### RECORDED INFORMATION

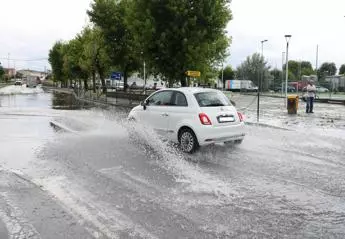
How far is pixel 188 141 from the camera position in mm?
9539

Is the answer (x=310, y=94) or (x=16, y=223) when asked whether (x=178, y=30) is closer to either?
(x=310, y=94)

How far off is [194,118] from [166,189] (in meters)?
3.36

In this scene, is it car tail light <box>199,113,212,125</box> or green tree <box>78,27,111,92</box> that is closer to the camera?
car tail light <box>199,113,212,125</box>

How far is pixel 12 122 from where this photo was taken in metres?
16.2

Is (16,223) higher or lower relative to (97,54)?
lower

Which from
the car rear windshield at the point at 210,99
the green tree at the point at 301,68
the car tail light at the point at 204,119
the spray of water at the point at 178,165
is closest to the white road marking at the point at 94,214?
the spray of water at the point at 178,165

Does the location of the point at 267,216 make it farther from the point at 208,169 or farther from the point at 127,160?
the point at 127,160

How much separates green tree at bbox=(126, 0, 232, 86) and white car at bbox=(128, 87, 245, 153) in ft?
44.7

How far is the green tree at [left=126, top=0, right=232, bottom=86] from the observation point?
2366 centimetres

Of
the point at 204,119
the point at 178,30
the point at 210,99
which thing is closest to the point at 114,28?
the point at 178,30

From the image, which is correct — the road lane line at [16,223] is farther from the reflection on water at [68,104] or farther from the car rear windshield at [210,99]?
the reflection on water at [68,104]

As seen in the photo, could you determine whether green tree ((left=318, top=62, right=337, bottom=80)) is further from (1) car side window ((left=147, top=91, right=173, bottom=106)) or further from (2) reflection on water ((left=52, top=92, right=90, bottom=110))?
(1) car side window ((left=147, top=91, right=173, bottom=106))

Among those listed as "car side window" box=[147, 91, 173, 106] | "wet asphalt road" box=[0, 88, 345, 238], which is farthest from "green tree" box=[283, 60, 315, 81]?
"wet asphalt road" box=[0, 88, 345, 238]

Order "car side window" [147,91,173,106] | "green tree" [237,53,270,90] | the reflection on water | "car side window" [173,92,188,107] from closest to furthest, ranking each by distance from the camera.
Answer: "car side window" [173,92,188,107], "car side window" [147,91,173,106], the reflection on water, "green tree" [237,53,270,90]
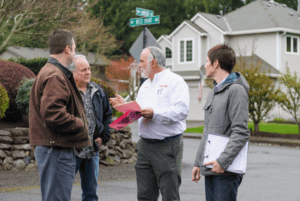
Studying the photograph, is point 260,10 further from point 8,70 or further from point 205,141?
point 205,141

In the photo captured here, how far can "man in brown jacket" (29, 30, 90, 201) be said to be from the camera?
10.9ft

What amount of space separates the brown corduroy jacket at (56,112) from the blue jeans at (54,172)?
7 centimetres

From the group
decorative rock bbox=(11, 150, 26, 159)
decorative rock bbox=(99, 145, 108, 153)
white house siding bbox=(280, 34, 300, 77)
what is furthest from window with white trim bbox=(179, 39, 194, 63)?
decorative rock bbox=(11, 150, 26, 159)

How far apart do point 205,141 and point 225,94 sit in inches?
18.3

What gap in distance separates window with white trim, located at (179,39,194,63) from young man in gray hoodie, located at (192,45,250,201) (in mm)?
29384

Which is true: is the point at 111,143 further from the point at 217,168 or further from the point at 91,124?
the point at 217,168

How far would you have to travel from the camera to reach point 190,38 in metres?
32.7

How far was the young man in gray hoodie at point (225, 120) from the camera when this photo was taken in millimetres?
3361

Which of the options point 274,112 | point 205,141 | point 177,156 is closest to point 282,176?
point 177,156

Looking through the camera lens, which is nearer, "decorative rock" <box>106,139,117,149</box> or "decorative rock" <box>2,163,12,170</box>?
"decorative rock" <box>2,163,12,170</box>

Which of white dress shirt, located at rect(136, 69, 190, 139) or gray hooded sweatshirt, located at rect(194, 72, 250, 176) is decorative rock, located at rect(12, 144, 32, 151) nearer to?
white dress shirt, located at rect(136, 69, 190, 139)

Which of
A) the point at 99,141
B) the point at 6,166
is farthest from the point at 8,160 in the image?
the point at 99,141

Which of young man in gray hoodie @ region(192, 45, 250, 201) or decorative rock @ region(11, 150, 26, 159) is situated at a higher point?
young man in gray hoodie @ region(192, 45, 250, 201)

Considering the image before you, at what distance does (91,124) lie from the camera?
504 cm
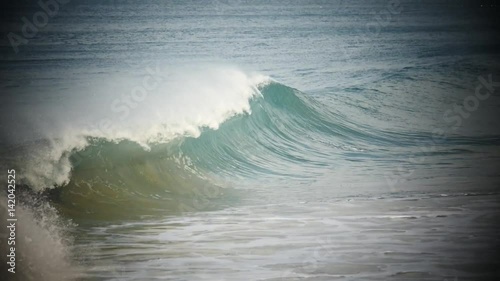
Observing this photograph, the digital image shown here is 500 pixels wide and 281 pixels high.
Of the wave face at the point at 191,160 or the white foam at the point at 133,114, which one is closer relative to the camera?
the wave face at the point at 191,160

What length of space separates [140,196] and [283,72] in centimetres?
526

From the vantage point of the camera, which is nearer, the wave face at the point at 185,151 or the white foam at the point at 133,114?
the wave face at the point at 185,151

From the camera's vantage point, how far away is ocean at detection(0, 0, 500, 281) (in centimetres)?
371

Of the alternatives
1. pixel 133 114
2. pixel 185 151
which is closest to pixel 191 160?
pixel 185 151

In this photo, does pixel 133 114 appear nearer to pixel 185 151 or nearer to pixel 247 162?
pixel 185 151

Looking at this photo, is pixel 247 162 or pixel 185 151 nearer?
pixel 185 151

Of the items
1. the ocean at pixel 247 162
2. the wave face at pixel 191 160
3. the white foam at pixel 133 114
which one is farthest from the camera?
the white foam at pixel 133 114

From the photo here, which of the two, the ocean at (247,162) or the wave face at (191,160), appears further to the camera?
the wave face at (191,160)

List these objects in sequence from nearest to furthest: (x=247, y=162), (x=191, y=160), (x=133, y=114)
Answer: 1. (x=191, y=160)
2. (x=247, y=162)
3. (x=133, y=114)

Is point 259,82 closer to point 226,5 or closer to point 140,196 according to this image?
point 140,196

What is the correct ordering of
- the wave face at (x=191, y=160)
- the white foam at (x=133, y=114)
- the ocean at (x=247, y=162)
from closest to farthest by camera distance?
the ocean at (x=247, y=162) → the wave face at (x=191, y=160) → the white foam at (x=133, y=114)

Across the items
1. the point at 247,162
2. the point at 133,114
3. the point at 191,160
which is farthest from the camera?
the point at 133,114

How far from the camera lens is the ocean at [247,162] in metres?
3.71

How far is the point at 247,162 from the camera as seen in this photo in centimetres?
573
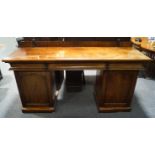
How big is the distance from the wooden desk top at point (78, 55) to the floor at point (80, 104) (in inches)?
33.3

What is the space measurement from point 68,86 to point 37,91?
842mm

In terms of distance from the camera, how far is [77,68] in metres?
1.65

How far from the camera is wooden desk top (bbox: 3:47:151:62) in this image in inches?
62.8

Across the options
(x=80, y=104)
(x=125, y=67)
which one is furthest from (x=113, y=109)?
(x=125, y=67)

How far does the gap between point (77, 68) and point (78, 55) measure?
18 cm

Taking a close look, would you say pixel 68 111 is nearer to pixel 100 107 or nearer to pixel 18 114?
pixel 100 107

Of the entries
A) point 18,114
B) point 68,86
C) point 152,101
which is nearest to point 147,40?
point 152,101

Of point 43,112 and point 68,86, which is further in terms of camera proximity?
point 68,86

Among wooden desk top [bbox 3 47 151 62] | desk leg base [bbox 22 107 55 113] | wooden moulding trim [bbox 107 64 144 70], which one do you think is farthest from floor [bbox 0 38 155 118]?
wooden desk top [bbox 3 47 151 62]

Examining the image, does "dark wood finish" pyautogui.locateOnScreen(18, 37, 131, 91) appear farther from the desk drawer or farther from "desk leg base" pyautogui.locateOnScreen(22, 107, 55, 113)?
"desk leg base" pyautogui.locateOnScreen(22, 107, 55, 113)

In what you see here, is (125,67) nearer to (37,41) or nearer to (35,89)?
(35,89)

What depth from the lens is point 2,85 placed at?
2781 millimetres

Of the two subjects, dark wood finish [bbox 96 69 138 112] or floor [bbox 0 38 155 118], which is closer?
dark wood finish [bbox 96 69 138 112]

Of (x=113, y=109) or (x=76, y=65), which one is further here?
(x=113, y=109)
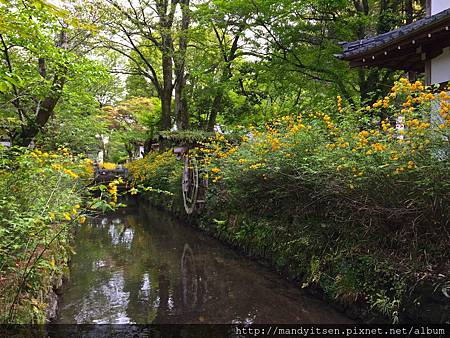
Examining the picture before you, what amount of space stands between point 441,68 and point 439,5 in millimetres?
1719

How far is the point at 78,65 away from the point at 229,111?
10325 millimetres

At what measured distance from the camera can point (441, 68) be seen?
655 cm

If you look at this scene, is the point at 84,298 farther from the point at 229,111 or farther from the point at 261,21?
the point at 229,111

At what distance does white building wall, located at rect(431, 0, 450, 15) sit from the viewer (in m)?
7.12

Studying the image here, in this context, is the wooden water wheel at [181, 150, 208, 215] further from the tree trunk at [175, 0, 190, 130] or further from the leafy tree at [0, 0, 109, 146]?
the tree trunk at [175, 0, 190, 130]

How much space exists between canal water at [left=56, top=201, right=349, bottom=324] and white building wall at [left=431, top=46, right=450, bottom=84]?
4584mm

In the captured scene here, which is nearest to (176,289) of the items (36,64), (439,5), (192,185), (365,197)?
(365,197)

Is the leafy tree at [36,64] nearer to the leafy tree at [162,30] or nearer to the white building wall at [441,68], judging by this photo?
the leafy tree at [162,30]

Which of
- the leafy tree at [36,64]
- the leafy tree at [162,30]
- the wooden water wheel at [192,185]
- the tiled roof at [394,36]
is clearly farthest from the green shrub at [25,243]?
the leafy tree at [162,30]

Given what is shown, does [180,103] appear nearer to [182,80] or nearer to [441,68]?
[182,80]

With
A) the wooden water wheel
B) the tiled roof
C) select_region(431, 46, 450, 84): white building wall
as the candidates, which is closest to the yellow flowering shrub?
the tiled roof

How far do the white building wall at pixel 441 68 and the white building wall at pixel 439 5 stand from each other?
1.29 metres

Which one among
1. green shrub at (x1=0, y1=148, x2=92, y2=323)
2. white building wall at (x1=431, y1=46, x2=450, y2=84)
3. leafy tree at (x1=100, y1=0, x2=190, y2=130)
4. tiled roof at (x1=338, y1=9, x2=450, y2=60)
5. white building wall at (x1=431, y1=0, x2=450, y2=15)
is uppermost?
leafy tree at (x1=100, y1=0, x2=190, y2=130)

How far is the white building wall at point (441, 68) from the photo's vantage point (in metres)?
6.39
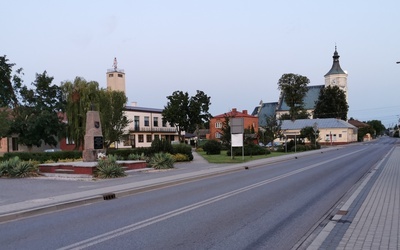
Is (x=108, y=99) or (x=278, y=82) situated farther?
(x=278, y=82)

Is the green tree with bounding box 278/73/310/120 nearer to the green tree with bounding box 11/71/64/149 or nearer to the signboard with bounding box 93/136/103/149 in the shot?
the green tree with bounding box 11/71/64/149

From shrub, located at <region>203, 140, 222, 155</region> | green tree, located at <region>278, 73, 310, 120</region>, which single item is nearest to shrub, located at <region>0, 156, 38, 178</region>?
shrub, located at <region>203, 140, 222, 155</region>

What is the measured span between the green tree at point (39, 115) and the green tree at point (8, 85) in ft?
4.81

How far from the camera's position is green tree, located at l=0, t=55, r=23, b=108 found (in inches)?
2053

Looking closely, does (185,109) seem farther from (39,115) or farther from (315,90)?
(315,90)

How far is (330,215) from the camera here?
915cm

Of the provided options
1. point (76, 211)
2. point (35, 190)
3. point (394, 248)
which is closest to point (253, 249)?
point (394, 248)

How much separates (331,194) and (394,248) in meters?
6.74

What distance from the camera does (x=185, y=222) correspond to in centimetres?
852

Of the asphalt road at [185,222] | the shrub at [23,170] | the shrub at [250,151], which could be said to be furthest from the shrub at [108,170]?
the shrub at [250,151]

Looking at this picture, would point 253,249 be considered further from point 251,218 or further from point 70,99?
point 70,99

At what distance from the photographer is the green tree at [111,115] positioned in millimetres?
44906

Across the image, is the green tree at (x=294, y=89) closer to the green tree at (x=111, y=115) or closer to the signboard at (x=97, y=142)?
the green tree at (x=111, y=115)

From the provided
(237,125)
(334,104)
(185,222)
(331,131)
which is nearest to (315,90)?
(334,104)
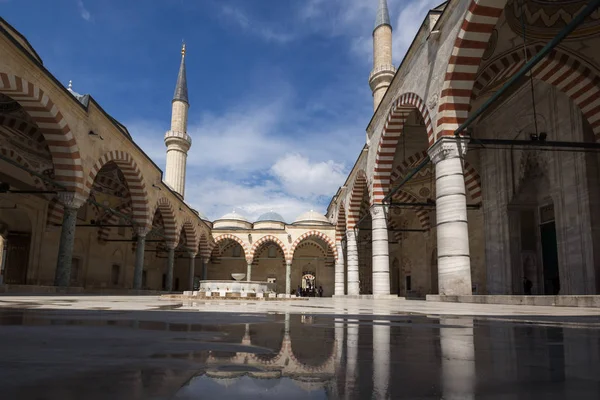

######

• **PROBLEM DETAILS**
Format the material as a two-column CSV with the headers "prompt" and "reply", one row per entry, each field quoted and any line breaks replaced with spaces. Begin at the line that has "Of the two subjects, dark", stop after the line that has "10325 millimetres", and leave out the pictures.

• **EXPECTED ANSWER**
prompt,reply
"Of the two subjects, dark wood finish [bbox 96 69 138 112] or floor [bbox 0 38 155 118], which is closer?","dark wood finish [bbox 96 69 138 112]"
"Of (x=113, y=109) or (x=76, y=65), which one is further here?","(x=113, y=109)"
"Examining the picture before you, what amount of space stands between point 441,68 and point 439,5 in millimetres?","1719"
"How far is the point at 78,65 away from the point at 229,111?","10325 millimetres"